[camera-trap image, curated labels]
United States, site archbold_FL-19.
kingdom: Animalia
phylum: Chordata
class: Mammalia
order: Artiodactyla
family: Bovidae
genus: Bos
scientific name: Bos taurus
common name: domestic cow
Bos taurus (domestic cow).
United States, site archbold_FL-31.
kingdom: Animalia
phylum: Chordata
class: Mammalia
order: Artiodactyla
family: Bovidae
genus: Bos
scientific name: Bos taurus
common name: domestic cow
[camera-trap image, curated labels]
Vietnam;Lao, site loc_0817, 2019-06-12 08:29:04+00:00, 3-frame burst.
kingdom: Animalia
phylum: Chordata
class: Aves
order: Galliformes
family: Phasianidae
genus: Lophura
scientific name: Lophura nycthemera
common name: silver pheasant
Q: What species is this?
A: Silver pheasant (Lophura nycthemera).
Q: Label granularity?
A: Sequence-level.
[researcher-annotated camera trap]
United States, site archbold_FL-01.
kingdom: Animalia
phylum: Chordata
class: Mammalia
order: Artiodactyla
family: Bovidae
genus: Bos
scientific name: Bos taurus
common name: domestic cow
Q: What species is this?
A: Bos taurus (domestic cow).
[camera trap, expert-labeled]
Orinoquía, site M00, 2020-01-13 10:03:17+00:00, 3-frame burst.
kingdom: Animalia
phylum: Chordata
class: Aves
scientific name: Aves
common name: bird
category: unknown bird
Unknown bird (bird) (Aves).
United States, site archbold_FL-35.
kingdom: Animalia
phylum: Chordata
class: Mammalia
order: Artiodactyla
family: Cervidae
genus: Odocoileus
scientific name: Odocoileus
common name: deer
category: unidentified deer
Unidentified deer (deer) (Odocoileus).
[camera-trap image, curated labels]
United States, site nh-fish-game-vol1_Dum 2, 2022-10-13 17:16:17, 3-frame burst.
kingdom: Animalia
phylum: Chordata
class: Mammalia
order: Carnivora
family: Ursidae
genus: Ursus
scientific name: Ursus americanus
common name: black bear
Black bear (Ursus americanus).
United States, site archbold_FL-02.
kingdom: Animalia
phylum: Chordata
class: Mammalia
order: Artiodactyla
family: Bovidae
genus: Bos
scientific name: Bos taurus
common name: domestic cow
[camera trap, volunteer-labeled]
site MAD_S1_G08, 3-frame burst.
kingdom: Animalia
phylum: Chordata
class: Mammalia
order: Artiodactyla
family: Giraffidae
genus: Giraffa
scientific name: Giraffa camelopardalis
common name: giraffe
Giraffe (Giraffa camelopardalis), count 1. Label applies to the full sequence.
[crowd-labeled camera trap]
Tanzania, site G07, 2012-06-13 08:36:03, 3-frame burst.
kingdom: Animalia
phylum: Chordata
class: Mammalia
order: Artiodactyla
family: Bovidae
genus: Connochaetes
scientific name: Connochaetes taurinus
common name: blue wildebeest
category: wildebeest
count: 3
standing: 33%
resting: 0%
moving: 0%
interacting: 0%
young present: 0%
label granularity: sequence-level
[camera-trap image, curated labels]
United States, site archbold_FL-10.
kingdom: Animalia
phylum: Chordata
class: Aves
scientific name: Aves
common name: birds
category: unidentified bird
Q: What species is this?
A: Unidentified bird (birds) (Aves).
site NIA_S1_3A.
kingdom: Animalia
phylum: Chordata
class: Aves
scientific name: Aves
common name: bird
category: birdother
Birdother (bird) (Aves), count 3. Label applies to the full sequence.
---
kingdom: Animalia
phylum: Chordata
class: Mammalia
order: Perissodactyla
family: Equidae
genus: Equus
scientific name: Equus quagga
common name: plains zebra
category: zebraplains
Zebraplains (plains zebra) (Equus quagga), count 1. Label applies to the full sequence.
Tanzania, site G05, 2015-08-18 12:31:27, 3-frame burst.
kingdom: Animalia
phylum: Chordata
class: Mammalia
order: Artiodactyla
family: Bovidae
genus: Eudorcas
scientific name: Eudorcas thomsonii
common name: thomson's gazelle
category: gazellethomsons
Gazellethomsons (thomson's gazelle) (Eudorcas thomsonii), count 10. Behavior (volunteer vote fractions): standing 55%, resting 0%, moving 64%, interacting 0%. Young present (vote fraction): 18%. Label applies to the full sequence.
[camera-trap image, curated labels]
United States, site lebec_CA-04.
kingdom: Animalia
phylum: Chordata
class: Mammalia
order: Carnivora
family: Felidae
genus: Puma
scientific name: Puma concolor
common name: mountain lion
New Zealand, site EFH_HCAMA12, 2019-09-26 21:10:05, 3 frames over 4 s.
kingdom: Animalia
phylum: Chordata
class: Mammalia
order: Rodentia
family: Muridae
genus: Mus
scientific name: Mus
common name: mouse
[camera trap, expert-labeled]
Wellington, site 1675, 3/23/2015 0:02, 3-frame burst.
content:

Work to complete: Reproduce the entries above in full, verbatim.

Task response:
[camera-trap image, curated labels]
United States, site archbold_FL-19.
kingdom: Animalia
phylum: Chordata
class: Mammalia
order: Artiodactyla
family: Bovidae
genus: Bos
scientific name: Bos taurus
common name: domestic cow
Bos taurus (domestic cow).
United States, site archbold_FL-31.
kingdom: Animalia
phylum: Chordata
class: Mammalia
order: Artiodactyla
family: Bovidae
genus: Bos
scientific name: Bos taurus
common name: domestic cow
[camera-trap image, curated labels]
Vietnam;Lao, site loc_0817, 2019-06-12 08:29:04+00:00, 3-frame burst.
kingdom: Animalia
phylum: Chordata
class: Aves
order: Galliformes
family: Phasianidae
genus: Lophura
scientific name: Lophura nycthemera
common name: silver pheasant
Q: What species is this?
A: Silver pheasant (Lophura nycthemera).
Q: Label granularity?
A: Sequence-level.
[researcher-annotated camera trap]
United States, site archbold_FL-01.
kingdom: Animalia
phylum: Chordata
class: Mammalia
order: Artiodactyla
family: Bovidae
genus: Bos
scientific name: Bos taurus
common name: domestic cow
Q: What species is this?
A: Bos taurus (domestic cow).
[camera trap, expert-labeled]
Orinoquía, site M00, 2020-01-13 10:03:17+00:00, 3-frame burst.
kingdom: Animalia
phylum: Chordata
class: Aves
scientific name: Aves
common name: bird
category: unknown bird
Unknown bird (bird) (Aves).
United States, site archbold_FL-35.
kingdom: Animalia
phylum: Chordata
class: Mammalia
order: Artiodactyla
family: Cervidae
genus: Odocoileus
scientific name: Odocoileus
common name: deer
category: unidentified deer
Unidentified deer (deer) (Odocoileus).
[camera-trap image, curated labels]
United States, site nh-fish-game-vol1_Dum 2, 2022-10-13 17:16:17, 3-frame burst.
kingdom: Animalia
phylum: Chordata
class: Mammalia
order: Carnivora
family: Ursidae
genus: Ursus
scientific name: Ursus americanus
common name: black bear
Black bear (Ursus americanus).
United States, site archbold_FL-02.
kingdom: Animalia
phylum: Chordata
class: Mammalia
order: Artiodactyla
family: Bovidae
genus: Bos
scientific name: Bos taurus
common name: domestic cow
[camera trap, volunteer-labeled]
site MAD_S1_G08, 3-frame burst.
kingdom: Animalia
phylum: Chordata
class: Mammalia
order: Artiodactyla
family: Giraffidae
genus: Giraffa
scientific name: Giraffa camelopardalis
common name: giraffe
Giraffe (Giraffa camelopardalis), count 1. Label applies to the full sequence.
[crowd-labeled camera trap]
Tanzania, site G07, 2012-06-13 08:36:03, 3-frame burst.
kingdom: Animalia
phylum: Chordata
class: Mammalia
order: Artiodactyla
family: Bovidae
genus: Connochaetes
scientific name: Connochaetes taurinus
common name: blue wildebeest
category: wildebeest
count: 3
standing: 33%
resting: 0%
moving: 0%
interacting: 0%
young present: 0%
label granularity: sequence-level
[camera-trap image, curated labels]
United States, site archbold_FL-10.
kingdom: Animalia
phylum: Chordata
class: Aves
scientific name: Aves
common name: birds
category: unidentified bird
Q: What species is this?
A: Unidentified bird (birds) (Aves).
site NIA_S1_3A.
kingdom: Animalia
phylum: Chordata
class: Aves
scientific name: Aves
common name: bird
category: birdother
Birdother (bird) (Aves), count 3. Label applies to the full sequence.
---
kingdom: Animalia
phylum: Chordata
class: Mammalia
order: Perissodactyla
family: Equidae
genus: Equus
scientific name: Equus quagga
common name: plains zebra
category: zebraplains
Zebraplains (plains zebra) (Equus quagga), count 1. Label applies to the full sequence.
Tanzania, site G05, 2015-08-18 12:31:27, 3-frame burst.
kingdom: Animalia
phylum: Chordata
class: Mammalia
order: Artiodactyla
family: Bovidae
genus: Eudorcas
scientific name: Eudorcas thomsonii
common name: thomson's gazelle
category: gazellethomsons
Gazellethomsons (thomson's gazelle) (Eudorcas thomsonii), count 10. Behavior (volunteer vote fractions): standing 55%, resting 0%, moving 64%, interacting 0%. Young present (vote fraction): 18%. Label applies to the full sequence.
[camera-trap image, curated labels]
United States, site lebec_CA-04.
kingdom: Animalia
phylum: Chordata
class: Mammalia
order: Carnivora
family: Felidae
genus: Puma
scientific name: Puma concolor
common name: mountain lion
New Zealand, site EFH_HCAMA12, 2019-09-26 21:10:05, 3 frames over 4 s.
kingdom: Animalia
phylum: Chordata
class: Mammalia
order: Rodentia
family: Muridae
genus: Mus
scientific name: Mus
common name: mouse
[camera trap, expert-labeled]
Wellington, site 1675, 3/23/2015 0:02, 3-frame burst.
content:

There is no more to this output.